I hope this is helpful. I'm happy to provide more information or run
additional tests if needed.

Best regards,
Matteo Martelli

Re: [PATCH 1/4] sched/fair: Propagate load for throttled cfs_rq

Posted by Aaron Lu 3 days, 14 hours ago

On Tue, Sep 23, 2025 at 03:05:29PM +0200, Matteo Martelli wrote:
> Hi Aaron,
> 
> On Wed, 10 Sep 2025 17:50:41 +0800, Aaron Lu <ziqianlu@bytedance.com> wrote:
> > Before task based throttle model, propagating load will stop at a
> > throttled cfs_rq and that propagate will happen on unthrottle time by
> > update_load_avg().
> > 
> > Now that there is no update_load_avg() on unthrottle for throttled
> > cfs_rq and all load tracking is done by task related operations, let the
> > propagate happen immediately.
> > 
> > While at it, add a comment to explain why cfs_rqs that are not affected
> > by throttle have to be added to leaf cfs_rq list in
> > propagate_entity_cfs_rq() per my understanding of commit 0258bdfaff5b
> > ("sched/fair: Fix unfairness caused by missing load decay").

• _DATASET CONTENT_

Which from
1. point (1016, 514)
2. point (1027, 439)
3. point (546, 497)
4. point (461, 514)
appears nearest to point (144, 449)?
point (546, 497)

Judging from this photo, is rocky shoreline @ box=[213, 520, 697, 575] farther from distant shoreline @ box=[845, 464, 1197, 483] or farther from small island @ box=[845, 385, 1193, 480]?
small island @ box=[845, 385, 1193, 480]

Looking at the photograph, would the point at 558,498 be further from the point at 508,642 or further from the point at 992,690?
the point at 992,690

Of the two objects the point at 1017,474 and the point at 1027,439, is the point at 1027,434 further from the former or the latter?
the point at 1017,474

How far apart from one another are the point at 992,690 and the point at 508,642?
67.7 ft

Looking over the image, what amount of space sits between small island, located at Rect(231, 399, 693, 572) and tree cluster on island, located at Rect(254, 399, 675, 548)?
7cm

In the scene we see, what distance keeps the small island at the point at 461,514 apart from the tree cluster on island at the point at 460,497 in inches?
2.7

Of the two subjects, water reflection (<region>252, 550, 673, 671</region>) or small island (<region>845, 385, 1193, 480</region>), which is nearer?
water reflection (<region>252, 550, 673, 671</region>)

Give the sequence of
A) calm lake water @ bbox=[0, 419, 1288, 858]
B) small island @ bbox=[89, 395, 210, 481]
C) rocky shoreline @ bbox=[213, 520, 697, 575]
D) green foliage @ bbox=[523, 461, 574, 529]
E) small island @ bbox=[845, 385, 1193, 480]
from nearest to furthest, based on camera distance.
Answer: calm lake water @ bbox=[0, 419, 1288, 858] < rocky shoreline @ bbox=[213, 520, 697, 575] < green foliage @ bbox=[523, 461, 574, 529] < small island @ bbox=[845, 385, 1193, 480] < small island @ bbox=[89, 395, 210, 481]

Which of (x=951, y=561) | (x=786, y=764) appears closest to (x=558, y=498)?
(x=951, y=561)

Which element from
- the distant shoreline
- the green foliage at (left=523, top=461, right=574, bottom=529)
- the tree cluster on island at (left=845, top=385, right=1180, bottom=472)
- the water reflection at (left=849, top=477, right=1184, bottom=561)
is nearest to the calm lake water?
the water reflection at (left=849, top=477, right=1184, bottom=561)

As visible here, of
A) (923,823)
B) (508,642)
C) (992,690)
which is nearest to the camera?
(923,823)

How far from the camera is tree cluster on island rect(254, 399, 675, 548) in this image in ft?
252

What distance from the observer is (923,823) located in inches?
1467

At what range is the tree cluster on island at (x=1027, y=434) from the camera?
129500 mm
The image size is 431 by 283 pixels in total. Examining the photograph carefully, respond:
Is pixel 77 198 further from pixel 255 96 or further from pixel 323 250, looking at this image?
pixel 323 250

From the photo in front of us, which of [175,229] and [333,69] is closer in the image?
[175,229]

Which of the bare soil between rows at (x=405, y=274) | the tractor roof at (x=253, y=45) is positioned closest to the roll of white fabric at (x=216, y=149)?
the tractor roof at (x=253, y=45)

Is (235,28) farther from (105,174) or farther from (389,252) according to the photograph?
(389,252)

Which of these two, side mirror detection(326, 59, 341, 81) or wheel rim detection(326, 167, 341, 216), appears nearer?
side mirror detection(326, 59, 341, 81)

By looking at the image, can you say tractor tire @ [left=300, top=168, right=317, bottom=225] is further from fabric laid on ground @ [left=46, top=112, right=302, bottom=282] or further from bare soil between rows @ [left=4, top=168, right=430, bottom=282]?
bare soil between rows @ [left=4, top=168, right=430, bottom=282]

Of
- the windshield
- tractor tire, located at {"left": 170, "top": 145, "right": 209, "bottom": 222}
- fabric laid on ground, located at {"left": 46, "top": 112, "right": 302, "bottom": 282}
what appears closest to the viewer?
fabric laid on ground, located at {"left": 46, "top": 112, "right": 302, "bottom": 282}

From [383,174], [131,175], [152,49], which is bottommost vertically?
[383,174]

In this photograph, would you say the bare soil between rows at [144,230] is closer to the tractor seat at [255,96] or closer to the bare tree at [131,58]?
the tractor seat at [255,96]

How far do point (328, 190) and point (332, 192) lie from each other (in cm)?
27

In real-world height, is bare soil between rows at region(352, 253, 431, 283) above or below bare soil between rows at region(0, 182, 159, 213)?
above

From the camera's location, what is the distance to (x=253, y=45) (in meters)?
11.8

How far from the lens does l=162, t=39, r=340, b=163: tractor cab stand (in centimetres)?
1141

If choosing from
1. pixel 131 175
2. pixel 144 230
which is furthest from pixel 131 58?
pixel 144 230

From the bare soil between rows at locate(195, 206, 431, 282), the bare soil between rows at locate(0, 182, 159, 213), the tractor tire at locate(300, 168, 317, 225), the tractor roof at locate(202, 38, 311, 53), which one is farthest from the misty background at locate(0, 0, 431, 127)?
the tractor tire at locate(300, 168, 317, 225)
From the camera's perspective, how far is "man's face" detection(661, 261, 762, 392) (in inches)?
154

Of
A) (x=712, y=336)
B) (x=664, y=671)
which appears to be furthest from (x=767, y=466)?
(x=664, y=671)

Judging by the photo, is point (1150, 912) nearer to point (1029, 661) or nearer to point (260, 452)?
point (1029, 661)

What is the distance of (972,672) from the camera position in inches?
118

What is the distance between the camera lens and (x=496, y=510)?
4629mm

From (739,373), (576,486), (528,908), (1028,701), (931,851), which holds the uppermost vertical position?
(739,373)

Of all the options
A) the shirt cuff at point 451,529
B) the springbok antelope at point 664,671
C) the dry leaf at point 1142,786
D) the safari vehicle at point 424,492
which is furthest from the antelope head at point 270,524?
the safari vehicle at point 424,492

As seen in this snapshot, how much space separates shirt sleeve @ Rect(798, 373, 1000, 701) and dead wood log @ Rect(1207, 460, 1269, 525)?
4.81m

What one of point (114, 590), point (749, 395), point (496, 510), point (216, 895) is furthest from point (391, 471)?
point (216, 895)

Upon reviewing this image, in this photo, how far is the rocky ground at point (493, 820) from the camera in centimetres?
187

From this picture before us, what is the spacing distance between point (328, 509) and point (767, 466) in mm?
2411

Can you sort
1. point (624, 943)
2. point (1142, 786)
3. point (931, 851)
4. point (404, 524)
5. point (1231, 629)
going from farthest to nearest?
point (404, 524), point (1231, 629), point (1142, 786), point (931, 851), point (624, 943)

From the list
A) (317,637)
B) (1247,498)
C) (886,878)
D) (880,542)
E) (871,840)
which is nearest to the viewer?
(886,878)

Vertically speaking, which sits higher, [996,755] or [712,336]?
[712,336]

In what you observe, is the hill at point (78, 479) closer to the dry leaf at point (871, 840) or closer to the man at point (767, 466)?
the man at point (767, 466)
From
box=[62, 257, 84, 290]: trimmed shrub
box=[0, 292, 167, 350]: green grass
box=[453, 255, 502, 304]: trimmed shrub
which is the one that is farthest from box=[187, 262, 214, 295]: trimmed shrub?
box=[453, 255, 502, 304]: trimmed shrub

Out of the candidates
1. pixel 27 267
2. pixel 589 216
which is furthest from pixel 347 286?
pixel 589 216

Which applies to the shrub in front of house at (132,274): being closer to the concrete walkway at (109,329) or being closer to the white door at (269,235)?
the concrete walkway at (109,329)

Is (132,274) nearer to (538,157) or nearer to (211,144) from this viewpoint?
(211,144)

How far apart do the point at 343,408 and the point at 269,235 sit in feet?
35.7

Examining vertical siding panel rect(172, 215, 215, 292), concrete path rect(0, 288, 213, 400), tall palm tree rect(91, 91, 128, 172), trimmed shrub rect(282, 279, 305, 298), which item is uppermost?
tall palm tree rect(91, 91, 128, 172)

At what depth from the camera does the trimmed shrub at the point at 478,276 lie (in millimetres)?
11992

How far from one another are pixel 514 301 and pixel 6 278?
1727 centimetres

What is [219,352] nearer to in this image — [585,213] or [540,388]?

• _EXERCISE_
Update the kernel patch reply above between "On Tue, Sep" and "propagate happen immediately.", inclusive, replacing "unthrottle" with "resume".

• _RESULT OF THIS EXERCISE_
On Tue, Sep 23, 2025 at 03:05:29PM +0200, Matteo Martelli wrote:
> Hi Aaron,
> 
> On Wed, 10 Sep 2025 17:50:41 +0800, Aaron Lu <ziqianlu@bytedance.com> wrote:
> > Before task based throttle model, propagating load will stop at a
> > throttled cfs_rq and that propagate will happen on resume time by
> > update_load_avg().
> > 
> > Now that there is no update_load_avg() on resume for throttled
> > cfs_rq and all load tracking is done by task related operations, let the
> > propagate happen immediately.